## Start INPUT RECORDS

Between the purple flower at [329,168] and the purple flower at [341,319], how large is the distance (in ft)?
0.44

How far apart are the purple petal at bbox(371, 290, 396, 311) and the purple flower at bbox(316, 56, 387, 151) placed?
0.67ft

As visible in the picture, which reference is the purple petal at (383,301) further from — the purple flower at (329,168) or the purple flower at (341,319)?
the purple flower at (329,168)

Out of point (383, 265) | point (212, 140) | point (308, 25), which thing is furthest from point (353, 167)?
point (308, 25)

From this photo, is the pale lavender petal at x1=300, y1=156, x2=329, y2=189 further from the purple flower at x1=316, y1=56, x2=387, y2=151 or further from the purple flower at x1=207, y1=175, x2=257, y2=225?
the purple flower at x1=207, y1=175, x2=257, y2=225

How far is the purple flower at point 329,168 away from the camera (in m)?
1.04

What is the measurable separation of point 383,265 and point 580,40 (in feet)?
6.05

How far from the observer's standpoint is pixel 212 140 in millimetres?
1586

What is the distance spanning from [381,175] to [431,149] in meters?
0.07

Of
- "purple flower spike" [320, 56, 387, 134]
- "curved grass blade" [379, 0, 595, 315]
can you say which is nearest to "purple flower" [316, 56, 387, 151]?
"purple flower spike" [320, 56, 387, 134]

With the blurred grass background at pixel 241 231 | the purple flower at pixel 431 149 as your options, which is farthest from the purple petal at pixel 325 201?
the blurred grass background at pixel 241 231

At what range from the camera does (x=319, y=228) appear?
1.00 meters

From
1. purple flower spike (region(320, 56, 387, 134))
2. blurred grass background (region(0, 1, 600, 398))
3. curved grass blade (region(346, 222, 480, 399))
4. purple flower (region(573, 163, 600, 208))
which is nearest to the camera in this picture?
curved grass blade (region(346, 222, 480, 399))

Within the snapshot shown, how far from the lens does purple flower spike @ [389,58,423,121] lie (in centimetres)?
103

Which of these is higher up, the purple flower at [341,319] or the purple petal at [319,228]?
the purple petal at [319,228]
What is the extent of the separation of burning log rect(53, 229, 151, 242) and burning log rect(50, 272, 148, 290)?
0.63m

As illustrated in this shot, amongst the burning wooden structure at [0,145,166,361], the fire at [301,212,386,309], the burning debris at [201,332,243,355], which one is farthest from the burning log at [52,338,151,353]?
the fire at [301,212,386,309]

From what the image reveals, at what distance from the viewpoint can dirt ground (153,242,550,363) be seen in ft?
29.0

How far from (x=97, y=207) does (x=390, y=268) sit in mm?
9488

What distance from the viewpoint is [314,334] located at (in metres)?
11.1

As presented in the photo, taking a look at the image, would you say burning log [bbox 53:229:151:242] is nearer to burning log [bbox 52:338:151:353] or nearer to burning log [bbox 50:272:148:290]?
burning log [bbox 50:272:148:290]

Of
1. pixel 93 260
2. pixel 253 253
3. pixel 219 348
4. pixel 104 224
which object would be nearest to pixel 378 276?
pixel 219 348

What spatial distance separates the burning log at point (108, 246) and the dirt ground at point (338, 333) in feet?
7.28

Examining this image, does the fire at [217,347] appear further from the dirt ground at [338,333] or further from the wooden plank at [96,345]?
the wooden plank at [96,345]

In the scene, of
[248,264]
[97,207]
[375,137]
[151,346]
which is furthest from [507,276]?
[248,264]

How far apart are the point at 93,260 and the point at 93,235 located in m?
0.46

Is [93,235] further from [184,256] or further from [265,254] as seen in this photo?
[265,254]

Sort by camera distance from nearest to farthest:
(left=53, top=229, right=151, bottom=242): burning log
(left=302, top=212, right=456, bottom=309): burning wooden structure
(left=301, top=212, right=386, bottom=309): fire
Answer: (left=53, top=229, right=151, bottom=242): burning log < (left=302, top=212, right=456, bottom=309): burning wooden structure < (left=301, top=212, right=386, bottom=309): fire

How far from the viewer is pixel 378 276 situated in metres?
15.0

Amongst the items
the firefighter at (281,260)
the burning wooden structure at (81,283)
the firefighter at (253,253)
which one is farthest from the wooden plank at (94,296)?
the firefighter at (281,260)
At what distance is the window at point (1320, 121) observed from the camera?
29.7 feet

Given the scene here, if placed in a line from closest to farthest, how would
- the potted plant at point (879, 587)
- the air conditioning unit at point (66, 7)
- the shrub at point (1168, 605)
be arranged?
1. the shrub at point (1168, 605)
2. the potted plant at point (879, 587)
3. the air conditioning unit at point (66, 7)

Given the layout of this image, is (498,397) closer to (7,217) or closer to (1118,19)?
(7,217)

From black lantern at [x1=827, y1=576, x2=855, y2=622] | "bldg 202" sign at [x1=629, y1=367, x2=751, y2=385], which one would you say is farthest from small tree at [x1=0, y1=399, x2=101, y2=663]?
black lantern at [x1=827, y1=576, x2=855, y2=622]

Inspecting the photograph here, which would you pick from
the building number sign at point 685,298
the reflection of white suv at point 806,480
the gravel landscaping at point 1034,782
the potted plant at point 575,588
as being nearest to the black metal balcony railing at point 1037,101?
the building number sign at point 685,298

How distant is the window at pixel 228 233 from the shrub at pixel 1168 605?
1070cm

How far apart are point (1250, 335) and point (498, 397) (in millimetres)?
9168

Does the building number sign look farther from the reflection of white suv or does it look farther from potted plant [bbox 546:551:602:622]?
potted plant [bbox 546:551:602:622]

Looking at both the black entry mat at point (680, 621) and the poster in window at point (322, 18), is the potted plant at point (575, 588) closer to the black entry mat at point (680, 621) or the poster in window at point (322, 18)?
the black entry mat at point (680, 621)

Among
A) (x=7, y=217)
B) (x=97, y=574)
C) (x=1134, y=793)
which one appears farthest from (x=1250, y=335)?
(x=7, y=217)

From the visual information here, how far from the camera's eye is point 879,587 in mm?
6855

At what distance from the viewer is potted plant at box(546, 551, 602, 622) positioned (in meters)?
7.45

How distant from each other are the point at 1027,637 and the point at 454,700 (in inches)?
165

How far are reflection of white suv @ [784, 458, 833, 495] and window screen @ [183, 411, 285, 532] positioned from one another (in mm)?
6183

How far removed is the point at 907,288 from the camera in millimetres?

## End INPUT RECORDS
## Start INPUT RECORDS

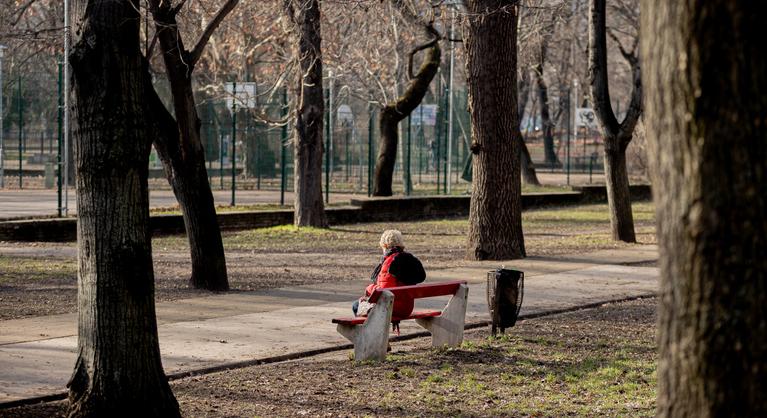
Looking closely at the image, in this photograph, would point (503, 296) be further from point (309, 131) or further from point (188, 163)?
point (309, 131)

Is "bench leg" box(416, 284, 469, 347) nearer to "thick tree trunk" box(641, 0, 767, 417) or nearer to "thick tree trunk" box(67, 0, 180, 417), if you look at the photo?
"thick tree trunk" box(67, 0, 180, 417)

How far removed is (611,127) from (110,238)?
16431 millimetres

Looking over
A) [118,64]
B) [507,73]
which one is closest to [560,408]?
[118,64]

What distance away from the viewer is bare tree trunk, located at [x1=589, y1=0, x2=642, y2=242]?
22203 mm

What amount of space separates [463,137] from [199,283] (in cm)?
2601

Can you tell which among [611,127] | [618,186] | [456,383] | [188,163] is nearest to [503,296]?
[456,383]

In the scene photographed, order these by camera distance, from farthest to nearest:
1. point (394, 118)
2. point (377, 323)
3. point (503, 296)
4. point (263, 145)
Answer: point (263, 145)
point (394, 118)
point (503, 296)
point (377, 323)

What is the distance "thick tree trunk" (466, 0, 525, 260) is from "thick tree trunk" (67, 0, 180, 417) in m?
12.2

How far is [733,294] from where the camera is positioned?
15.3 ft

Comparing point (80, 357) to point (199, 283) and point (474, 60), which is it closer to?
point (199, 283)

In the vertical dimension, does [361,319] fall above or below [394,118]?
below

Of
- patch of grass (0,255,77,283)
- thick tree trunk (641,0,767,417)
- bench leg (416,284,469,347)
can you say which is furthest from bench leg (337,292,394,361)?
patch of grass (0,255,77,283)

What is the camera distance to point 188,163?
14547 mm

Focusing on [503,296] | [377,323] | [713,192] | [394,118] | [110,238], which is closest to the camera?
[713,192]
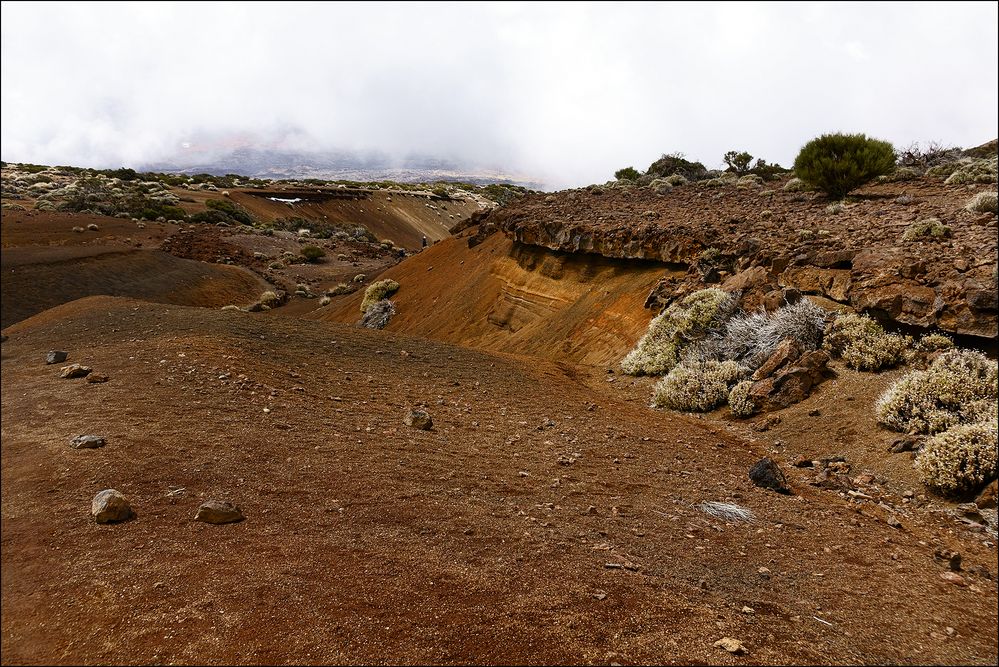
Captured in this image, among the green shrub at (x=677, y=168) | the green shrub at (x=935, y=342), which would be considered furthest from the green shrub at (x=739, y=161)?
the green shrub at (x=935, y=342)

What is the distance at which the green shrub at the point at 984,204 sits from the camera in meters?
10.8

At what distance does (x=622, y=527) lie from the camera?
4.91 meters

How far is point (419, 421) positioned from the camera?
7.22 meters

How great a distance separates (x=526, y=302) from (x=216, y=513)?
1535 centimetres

## End INPUT RECORDS
## Start INPUT RECORDS

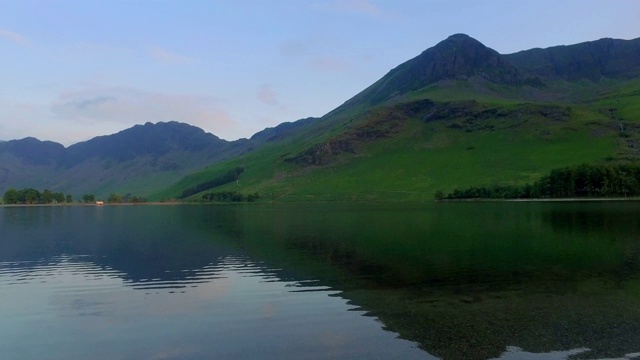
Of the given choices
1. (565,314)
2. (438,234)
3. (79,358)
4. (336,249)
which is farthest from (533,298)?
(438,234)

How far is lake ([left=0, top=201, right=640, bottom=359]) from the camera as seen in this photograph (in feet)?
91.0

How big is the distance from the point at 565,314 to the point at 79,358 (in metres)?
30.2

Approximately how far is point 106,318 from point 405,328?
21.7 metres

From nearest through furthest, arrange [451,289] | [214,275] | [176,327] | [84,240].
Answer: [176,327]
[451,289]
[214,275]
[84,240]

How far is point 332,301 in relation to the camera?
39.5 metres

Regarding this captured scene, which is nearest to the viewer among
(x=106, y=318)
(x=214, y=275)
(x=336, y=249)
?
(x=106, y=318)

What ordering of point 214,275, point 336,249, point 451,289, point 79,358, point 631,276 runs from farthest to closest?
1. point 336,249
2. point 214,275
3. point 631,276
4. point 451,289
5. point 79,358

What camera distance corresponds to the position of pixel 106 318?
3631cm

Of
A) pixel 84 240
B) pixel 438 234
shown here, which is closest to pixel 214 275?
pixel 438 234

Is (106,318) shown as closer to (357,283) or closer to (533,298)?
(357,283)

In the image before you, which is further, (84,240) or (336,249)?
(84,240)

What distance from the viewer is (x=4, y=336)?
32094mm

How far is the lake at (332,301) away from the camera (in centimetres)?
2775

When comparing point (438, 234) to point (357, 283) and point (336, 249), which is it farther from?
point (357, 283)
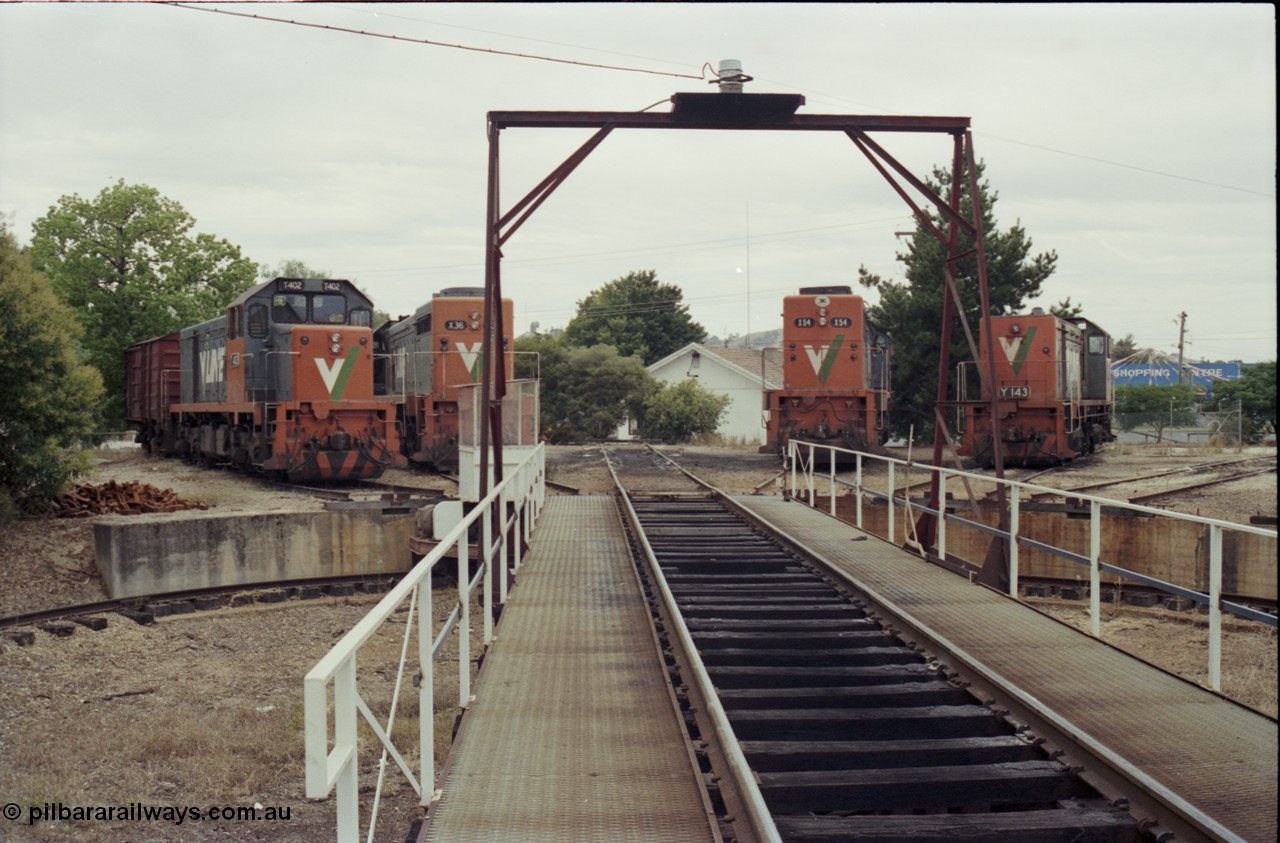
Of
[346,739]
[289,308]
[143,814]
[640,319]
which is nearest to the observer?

## End INPUT RECORDS

## WHAT THE EXERCISE ASKS
Edit the listing from the line containing "Between the purple" through the line containing "1.00 meters", changing every "camera" to "viewer" and keeping all else as it is.

## FINAL ANSWER
Between the purple flower at [329,168] and the purple flower at [341,319], how large is the distance (in ft)?
0.44

How far apart are the purple petal at bbox(371, 290, 396, 311) and the purple flower at bbox(316, 56, 387, 151) placed?
0.67ft

As visible in the picture, which reference is the purple petal at (383,301) further from — the purple flower at (329,168) or the purple flower at (341,319)?
the purple flower at (329,168)

Out of point (383, 265) | point (212, 140) | point (308, 25), which thing is furthest from point (353, 167)?
point (308, 25)

From this photo, is the pale lavender petal at x1=300, y1=156, x2=329, y2=189 further from the purple flower at x1=316, y1=56, x2=387, y2=151 or further from the purple flower at x1=207, y1=175, x2=257, y2=225?
the purple flower at x1=207, y1=175, x2=257, y2=225

How far is the purple flower at point 329,168 away from the viewer (in m)?
1.04

What is the measurable separation of point 383,265 and point 580,40 (in feet)?
6.05

How far from the observer's standpoint is pixel 212 140 in millimetres?
1586

What is the distance spanning from [381,175] to [431,149] in meters?
0.07

Of
- "purple flower spike" [320, 56, 387, 134]
- "curved grass blade" [379, 0, 595, 315]
can you say which is nearest to "purple flower" [316, 56, 387, 151]?
"purple flower spike" [320, 56, 387, 134]

With the blurred grass background at pixel 241 231 | the purple flower at pixel 431 149 as your options, which is farthest from the purple petal at pixel 325 201?
the blurred grass background at pixel 241 231

At what range from the viewer does (x=319, y=228) appear?
1.00 meters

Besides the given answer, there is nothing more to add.